Anschließend legte der Kläger den Bescheid der Süddeutschen Metall-Berufsgenossenschaft vom 27.08.2004, mit dem ihm ab 07.09.2001 wegen einer Bewegungseinschränkung im Handgelenk mit Belastungsschmerzen Rente auf unbestimmte Zeit nach einer MdE von 20 v.H. bewilligt wurde, sowie Lichtbilder hinsichtlich der Operationsnarbe vor. Der Beklagte unterbreitete daraufhin dem Kläger ein Vergleichsangebot, wegen einer Funktionsbehinderung des rechten oberen Sprunggelenks und Gebrauchseinschränkung des linken Fußes (Teil-GdB 20), der BG-anerkannten Unfallfolgen am rechten Handgelenk (Teil-GdB 20) und dem Verlust des linken Hodens sowie seelischer Störung (Teil-GdB 20) den GdB mit 40 und eine dauernde Einbuße der körperlichen Beweglichkeit jeweils seit 25.02.2006 festzustellen und legte hierzu die versorgungsärztliche Stellungnahme von Dr. G. vom 09.09.2009 vor. Dieses Vergleichsangebot nahm der Kläger nicht an.
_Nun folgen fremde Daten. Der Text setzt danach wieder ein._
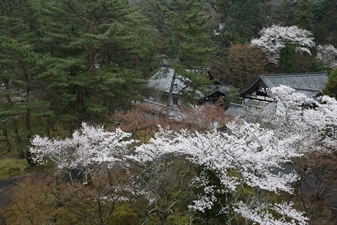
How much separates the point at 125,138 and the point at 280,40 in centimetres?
1998

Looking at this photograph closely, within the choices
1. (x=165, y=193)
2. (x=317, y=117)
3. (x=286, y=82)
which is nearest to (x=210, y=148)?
(x=165, y=193)

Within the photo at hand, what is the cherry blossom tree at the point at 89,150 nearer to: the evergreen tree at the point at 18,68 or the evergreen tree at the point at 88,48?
the evergreen tree at the point at 18,68

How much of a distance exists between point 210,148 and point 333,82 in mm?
7683

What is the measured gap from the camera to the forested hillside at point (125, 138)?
9.23 meters

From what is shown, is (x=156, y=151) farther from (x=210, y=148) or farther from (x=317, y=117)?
(x=317, y=117)

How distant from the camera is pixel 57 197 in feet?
34.0

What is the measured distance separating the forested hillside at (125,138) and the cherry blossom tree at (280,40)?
4.56 ft

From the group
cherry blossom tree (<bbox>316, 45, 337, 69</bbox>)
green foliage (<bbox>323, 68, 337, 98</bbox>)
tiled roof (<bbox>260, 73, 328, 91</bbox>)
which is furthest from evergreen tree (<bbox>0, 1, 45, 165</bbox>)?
cherry blossom tree (<bbox>316, 45, 337, 69</bbox>)

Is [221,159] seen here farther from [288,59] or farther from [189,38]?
[288,59]

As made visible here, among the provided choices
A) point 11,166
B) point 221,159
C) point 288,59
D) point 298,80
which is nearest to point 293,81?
point 298,80

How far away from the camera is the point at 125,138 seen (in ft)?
47.4

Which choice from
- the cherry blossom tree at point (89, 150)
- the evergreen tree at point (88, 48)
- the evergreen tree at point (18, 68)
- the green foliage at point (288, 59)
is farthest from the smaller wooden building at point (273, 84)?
the evergreen tree at point (18, 68)

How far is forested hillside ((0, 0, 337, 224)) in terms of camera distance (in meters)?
9.23

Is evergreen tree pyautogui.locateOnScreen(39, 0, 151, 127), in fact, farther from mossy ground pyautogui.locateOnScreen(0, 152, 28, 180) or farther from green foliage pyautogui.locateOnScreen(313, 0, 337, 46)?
green foliage pyautogui.locateOnScreen(313, 0, 337, 46)
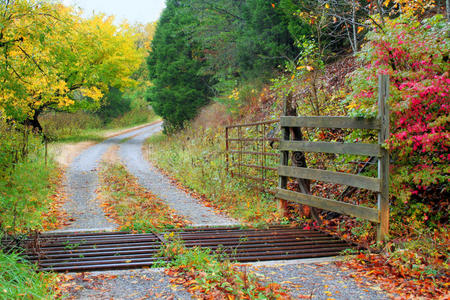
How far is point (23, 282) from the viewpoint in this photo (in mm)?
3646

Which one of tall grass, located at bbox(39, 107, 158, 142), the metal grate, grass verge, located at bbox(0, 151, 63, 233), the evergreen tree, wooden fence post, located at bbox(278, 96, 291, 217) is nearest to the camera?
the metal grate

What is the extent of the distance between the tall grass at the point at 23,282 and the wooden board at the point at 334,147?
399cm

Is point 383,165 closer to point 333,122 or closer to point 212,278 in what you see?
point 333,122

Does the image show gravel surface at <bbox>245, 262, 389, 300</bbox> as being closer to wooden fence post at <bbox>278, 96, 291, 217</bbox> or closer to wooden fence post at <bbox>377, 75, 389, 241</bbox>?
wooden fence post at <bbox>377, 75, 389, 241</bbox>

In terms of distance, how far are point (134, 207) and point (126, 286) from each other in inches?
161

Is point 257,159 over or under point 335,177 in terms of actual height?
under

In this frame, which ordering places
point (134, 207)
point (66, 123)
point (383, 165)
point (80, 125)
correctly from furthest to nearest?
point (80, 125) → point (66, 123) → point (134, 207) → point (383, 165)

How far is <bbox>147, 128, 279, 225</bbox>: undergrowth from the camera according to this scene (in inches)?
307

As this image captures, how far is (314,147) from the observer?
20.5 feet

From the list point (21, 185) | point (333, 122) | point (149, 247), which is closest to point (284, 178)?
point (333, 122)

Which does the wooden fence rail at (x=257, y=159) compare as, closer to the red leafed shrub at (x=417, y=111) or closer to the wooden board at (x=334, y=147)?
the wooden board at (x=334, y=147)

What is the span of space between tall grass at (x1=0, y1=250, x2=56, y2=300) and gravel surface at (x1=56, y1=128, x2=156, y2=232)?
2443 millimetres

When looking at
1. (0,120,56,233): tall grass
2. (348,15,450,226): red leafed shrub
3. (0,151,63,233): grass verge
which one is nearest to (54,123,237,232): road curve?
(0,151,63,233): grass verge

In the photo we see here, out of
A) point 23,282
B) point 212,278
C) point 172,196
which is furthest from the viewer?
point 172,196
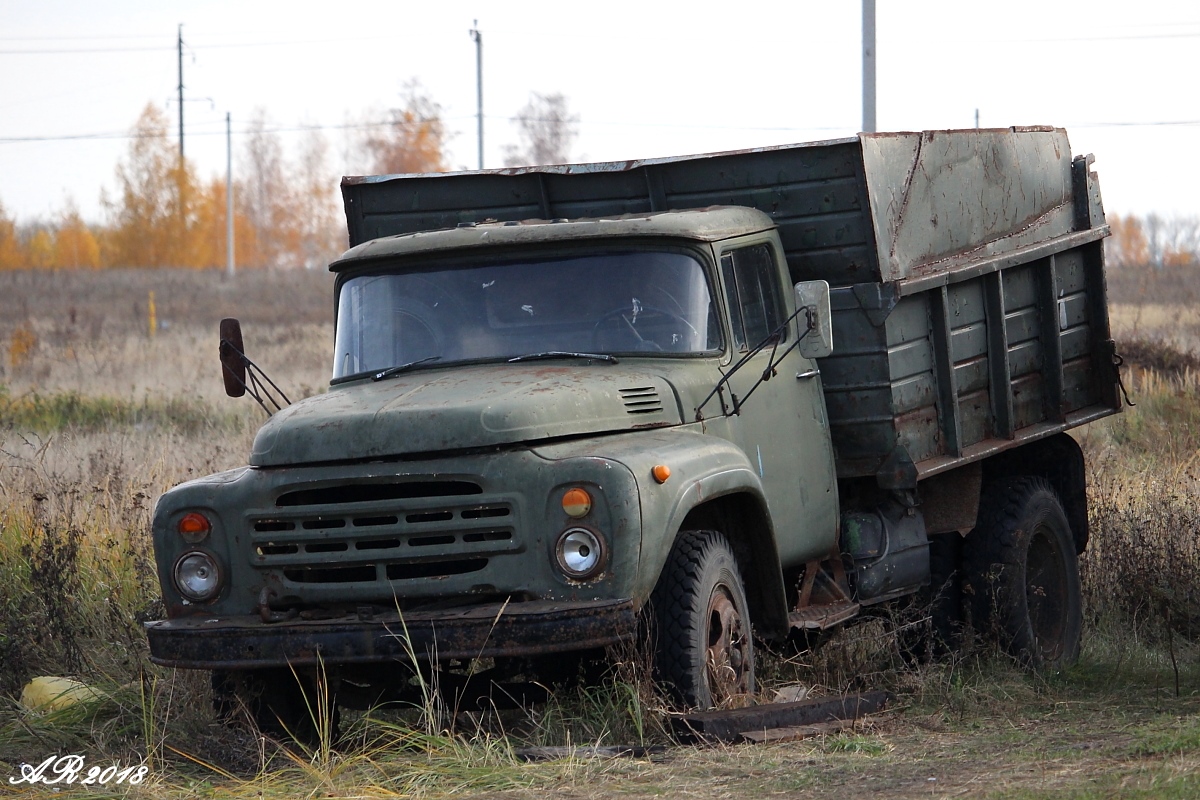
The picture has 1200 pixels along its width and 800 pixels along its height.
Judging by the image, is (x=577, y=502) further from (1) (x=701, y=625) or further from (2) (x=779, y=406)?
(2) (x=779, y=406)

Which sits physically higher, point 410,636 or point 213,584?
point 213,584

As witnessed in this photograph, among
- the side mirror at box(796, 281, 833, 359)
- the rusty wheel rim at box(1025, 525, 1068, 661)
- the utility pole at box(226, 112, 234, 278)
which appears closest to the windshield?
the side mirror at box(796, 281, 833, 359)

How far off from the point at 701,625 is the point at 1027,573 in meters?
3.25

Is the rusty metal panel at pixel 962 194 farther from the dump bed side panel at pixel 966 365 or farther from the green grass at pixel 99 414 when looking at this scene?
the green grass at pixel 99 414

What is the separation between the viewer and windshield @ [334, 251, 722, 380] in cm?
642

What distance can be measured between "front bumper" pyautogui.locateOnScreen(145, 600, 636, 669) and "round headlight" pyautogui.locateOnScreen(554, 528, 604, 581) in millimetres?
113

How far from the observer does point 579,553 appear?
5348 millimetres

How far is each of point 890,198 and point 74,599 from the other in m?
4.51

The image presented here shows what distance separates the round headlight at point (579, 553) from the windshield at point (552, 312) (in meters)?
1.22

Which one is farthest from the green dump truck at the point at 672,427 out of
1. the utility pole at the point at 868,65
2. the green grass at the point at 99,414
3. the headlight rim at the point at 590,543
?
the green grass at the point at 99,414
Mit Urteil vom 11.02.2010 verurteilte das SG den Beklagten, beim Kläger den GdB mit 50 seit 25.02.2006 festzustellen. Es führte zur Begründung aus, die beim Kläger vorliegenden Funktionsbeeinträchtigungen rechtfertigten die Bewertung mit einem GdB von 50. Bei der von Dr. N. beschriebenen psychischen Störung handele es sich um eine seelische Störung mit wesentlicher Einschränkung der Erlebnis- und Gestaltungsfähigkeit. Auch unter Berücksichtigung der Tatsache, dass eine Behandlung des Klägers nicht erfolge und seine Lebensgestaltung äußerlich unbeeinträchtigt erscheine, sei mindestens ein GdB von 30 für die seelische Störung gerechtfertigt. Bei Berücksichtigung eines Teil-GdB von 30 für die seelische Störung betrage unter zusätzlicher Berücksichtigung der Funktionsbeeinträchtigung im Bereich des rechten Handgelenkes mit einem Teil-GdB von 20 und die Funktionsbeeinträchtigungen im Bereich des linken Fußes mit einem Teil-GdB von 20 der Gesamt-GdB 50.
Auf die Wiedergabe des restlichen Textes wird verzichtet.